• _PROBLEM_
Find the line with "common name: mouse" in the entries below, then reproduce it and every line after it down to and including the line with "scientific name: Troglodytidae", exactly.

═════ RECORDS FOR PROCESSING ═════

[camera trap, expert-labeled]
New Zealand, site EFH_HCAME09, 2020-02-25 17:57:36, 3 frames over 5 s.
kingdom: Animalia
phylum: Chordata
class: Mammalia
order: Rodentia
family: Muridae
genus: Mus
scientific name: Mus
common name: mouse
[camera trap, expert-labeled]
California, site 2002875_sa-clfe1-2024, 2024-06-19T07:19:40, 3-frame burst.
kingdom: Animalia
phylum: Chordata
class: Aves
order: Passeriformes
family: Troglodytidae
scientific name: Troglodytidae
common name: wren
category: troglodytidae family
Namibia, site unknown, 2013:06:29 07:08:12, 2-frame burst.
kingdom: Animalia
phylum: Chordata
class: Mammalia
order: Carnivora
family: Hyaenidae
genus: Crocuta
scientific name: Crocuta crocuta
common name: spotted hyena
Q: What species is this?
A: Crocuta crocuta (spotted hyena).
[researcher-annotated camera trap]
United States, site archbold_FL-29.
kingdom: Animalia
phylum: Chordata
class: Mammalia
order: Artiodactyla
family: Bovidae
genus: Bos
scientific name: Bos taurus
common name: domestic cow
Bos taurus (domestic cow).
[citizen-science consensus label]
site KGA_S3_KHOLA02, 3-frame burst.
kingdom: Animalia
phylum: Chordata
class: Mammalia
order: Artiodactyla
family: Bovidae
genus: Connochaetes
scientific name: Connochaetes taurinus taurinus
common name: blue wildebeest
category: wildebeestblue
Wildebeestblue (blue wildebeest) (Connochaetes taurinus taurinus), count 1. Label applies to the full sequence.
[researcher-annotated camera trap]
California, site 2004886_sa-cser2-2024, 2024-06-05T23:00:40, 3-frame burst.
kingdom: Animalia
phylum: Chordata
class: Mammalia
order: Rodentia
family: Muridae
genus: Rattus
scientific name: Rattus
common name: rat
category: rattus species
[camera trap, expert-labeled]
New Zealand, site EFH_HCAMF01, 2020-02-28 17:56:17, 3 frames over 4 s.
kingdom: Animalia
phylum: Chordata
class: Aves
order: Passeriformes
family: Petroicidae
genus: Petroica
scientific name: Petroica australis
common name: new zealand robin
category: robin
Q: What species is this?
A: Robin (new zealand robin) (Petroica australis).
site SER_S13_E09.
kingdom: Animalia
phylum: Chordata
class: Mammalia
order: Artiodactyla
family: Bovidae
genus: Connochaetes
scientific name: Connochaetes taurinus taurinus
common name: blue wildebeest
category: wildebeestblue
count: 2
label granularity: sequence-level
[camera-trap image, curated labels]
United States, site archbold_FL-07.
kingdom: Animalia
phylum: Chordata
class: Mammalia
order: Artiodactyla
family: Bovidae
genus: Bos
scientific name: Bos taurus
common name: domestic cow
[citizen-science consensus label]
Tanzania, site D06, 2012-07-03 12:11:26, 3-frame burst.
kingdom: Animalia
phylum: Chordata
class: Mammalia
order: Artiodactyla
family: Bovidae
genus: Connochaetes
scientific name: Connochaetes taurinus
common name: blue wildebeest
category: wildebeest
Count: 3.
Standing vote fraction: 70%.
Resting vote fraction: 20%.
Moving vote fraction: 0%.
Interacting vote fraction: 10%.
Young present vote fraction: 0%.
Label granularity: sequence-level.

═════

• _SOLUTION_
common name: mouse
[camera trap, expert-labeled]
California, site 2002875_sa-clfe1-2024, 2024-06-19T07:19:40, 3-frame burst.
kingdom: Animalia
phylum: Chordata
class: Aves
order: Passeriformes
family: Troglodytidae
scientific name: Troglodytidae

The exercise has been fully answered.